WASHINGTON — Gov. Jay Inslee's office said Monday he will participate by phone in a meeting President Joe Biden is convening Wednesday at the White House to discuss drought and wildfires with the leaders of Western states, as a record heat wave grips the Northwest.
Inslee spokeswoman Tara Lee said in an email the Washington Democrat's staff rearranged his schedule to let him take part in the meeting remotely, after Lee told The Spokesman-Review last Friday the governor would be unable to attend because the June 30 gathering coincides with the end of the state's COVID-19 restrictions.
White House Press Secretary Jen Psaki said Friday that Biden would convene the meeting to bring together governors, cabinet officials and private sector representatives "to discuss the devastating intersection of drought, heat, and wildfires in the Western United States and strengthening prevention, preparedness, and response efforts for this wildfire season."
The governors of seven Western states — Oregon, Wyoming, Utah, Colorado, New Mexico, Nevada and California — will attend the meeting at the White House, which comes as the nation braces for another devastating fire season and more than 90% of the American West is experiencing drought, according to the U.S. Drought Monitor.
As of Monday, more than 30,000 wildfires had burned nearly 1.4 million acres across the United States — almost entirely in the West — according to the National Interagency Fire Center. Fifty large fires accounted for 667,000 acres, or roughly half the total acreage burned so far this year.

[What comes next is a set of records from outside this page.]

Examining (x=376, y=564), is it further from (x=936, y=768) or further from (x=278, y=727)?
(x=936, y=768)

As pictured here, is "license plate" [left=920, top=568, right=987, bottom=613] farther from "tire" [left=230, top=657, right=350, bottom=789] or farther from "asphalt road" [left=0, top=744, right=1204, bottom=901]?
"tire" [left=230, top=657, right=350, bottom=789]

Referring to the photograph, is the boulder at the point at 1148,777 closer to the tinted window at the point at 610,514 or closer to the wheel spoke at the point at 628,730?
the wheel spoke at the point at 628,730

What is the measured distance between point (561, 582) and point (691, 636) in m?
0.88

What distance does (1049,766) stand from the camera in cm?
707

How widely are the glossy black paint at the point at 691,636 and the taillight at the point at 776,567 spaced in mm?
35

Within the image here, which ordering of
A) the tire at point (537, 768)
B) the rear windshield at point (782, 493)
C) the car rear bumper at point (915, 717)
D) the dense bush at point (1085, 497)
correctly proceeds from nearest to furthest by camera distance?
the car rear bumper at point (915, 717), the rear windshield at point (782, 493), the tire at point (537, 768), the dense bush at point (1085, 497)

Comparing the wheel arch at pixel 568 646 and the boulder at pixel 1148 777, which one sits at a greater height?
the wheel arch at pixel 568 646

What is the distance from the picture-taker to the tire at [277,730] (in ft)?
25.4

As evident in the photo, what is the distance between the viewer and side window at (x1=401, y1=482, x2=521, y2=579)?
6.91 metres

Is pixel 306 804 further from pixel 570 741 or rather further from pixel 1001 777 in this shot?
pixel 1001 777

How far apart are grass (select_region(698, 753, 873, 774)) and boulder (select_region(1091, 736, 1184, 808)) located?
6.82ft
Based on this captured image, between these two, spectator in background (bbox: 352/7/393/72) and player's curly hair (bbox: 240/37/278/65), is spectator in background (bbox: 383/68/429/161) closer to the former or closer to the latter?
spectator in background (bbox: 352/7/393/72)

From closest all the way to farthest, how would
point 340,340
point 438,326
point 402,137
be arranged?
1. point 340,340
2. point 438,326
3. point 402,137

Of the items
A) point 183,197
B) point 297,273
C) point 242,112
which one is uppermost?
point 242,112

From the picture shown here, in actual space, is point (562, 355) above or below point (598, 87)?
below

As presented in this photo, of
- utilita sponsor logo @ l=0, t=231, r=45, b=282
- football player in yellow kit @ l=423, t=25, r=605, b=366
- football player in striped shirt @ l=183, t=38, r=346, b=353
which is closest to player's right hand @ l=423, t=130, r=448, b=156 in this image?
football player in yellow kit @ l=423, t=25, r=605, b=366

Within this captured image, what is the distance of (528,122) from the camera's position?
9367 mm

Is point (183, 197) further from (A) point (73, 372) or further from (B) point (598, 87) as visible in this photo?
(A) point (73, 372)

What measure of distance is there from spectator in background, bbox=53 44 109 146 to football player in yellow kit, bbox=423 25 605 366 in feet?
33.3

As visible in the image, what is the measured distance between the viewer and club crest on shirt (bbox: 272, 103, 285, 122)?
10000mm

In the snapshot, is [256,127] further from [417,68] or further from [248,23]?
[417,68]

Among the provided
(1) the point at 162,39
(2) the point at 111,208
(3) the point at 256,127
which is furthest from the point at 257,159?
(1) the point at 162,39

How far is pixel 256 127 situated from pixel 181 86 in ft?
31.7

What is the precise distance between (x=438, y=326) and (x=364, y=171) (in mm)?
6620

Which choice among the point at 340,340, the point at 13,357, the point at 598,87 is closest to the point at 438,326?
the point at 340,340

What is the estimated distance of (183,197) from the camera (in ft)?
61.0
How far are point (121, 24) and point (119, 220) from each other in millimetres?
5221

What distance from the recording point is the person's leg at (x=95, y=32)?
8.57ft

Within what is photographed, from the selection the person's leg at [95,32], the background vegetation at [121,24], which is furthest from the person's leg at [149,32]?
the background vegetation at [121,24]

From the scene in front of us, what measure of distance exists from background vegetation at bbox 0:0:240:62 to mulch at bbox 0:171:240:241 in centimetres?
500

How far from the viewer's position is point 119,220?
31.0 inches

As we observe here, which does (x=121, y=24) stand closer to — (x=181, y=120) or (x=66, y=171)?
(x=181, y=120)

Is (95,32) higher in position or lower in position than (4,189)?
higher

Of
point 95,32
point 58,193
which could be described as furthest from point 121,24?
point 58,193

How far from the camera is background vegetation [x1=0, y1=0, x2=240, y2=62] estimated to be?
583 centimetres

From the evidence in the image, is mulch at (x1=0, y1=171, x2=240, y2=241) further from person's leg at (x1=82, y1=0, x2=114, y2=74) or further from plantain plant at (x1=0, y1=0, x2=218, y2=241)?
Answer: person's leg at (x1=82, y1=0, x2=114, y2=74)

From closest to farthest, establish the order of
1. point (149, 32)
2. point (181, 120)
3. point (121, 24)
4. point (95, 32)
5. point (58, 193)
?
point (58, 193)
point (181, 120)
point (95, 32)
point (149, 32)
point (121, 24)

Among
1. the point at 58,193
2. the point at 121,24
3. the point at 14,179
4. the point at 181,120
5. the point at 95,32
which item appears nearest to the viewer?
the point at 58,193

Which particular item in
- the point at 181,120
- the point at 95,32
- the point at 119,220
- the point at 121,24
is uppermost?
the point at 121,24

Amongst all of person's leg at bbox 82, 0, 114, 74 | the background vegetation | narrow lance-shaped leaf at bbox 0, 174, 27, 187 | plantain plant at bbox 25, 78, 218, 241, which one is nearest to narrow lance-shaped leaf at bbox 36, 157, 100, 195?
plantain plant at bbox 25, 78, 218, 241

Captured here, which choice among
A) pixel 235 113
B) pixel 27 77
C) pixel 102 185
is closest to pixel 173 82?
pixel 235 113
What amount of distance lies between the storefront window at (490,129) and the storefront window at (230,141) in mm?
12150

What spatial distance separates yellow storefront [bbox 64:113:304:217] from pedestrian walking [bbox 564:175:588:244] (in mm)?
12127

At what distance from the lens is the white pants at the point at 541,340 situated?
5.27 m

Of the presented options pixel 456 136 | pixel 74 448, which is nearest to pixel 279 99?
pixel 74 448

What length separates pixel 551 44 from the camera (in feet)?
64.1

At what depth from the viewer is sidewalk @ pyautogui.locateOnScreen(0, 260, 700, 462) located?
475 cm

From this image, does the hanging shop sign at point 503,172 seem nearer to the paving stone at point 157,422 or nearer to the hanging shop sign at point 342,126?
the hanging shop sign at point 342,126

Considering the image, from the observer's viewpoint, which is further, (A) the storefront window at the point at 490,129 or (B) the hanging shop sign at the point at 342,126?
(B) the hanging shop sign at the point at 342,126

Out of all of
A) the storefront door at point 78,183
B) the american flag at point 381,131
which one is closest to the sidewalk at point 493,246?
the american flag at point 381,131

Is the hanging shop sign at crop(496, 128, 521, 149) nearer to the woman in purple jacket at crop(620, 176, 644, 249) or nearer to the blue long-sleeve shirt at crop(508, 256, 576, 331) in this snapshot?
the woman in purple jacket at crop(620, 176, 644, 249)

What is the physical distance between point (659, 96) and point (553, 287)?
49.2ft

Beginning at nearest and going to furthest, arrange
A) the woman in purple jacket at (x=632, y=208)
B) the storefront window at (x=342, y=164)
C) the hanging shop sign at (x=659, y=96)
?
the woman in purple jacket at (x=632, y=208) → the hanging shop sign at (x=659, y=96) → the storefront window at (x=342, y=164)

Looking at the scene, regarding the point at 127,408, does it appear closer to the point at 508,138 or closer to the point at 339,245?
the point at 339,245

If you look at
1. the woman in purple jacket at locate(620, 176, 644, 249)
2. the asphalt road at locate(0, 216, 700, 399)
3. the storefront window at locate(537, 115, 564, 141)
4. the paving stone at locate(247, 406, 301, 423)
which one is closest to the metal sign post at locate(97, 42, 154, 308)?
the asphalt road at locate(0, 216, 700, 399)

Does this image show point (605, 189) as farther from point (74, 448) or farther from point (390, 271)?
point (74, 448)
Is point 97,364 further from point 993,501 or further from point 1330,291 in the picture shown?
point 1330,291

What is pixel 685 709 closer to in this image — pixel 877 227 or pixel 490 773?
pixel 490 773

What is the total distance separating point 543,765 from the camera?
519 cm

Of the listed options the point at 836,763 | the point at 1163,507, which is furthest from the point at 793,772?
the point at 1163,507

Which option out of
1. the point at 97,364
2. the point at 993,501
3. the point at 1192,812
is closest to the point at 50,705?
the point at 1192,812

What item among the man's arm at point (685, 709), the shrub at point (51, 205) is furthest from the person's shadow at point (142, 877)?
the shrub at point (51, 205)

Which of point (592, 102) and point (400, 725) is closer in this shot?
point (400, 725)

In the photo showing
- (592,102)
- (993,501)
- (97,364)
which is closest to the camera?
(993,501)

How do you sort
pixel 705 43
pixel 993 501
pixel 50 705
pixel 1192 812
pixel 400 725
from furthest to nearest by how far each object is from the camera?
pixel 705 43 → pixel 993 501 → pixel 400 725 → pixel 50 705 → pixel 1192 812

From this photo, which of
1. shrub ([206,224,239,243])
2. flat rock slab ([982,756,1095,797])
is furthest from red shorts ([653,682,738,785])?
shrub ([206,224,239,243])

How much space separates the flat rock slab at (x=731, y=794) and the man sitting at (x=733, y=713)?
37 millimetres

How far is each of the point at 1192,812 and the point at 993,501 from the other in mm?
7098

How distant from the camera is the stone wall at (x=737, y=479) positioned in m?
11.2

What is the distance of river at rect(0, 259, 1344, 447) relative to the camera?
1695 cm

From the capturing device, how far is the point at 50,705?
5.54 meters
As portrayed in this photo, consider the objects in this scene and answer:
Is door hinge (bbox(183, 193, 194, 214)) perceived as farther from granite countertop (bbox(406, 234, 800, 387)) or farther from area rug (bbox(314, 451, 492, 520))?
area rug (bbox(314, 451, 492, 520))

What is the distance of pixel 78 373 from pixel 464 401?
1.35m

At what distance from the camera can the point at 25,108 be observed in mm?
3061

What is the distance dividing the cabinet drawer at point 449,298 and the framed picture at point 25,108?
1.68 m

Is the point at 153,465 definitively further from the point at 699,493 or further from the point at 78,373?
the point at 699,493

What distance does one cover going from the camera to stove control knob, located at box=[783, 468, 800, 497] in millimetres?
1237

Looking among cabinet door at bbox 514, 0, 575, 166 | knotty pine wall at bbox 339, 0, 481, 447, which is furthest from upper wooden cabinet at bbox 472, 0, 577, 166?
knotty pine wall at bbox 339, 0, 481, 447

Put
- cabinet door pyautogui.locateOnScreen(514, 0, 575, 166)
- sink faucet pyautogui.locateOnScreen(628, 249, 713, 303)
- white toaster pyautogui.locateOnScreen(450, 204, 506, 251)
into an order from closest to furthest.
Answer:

In response to a question in Friday's White House press briefing, Psaki told The Spokesman-Review the GOP governors of Idaho, Montana and Arizona were not scheduled to attend the Wednesday meeting, though she would not say whether the three Republicans had been invited.
Brooke Stroyke, a spokesperson for Montana Gov. Greg Gianforte confirmed by email the Montana governor was not invited to Wednesday's meeting at the White House. On Friday, Gianforte shared a previous Spokesman-Review story and wrote that he was "disappointed" Biden "didn't offer a seat at the table to Montana and other states facing a severe wildfire season."
Minutes later, Sen. Steve Daines, R-Mont., shared Gianforte's tweet and accused Biden of "purposefully leav(ing) out" Montana's governor while the state battles drought and fires.
More than 68% of Montana is under moderate to extreme drought, according to the latest U.S. Drought Monitor data, and roughly 89% of Idaho is experiencing moderate to "exceptional" drought — the only category higher than "extreme" on the scale maintained by the federal tracker based at the University of Nebraska.
As of Monday, three active wildfires in Montana had burned more than 38,000 acres and two active blazes in Idaho had burned 327 acres. In Washington, the Koffman Road fire was fully contained after burning 425 acres in Kittitas County.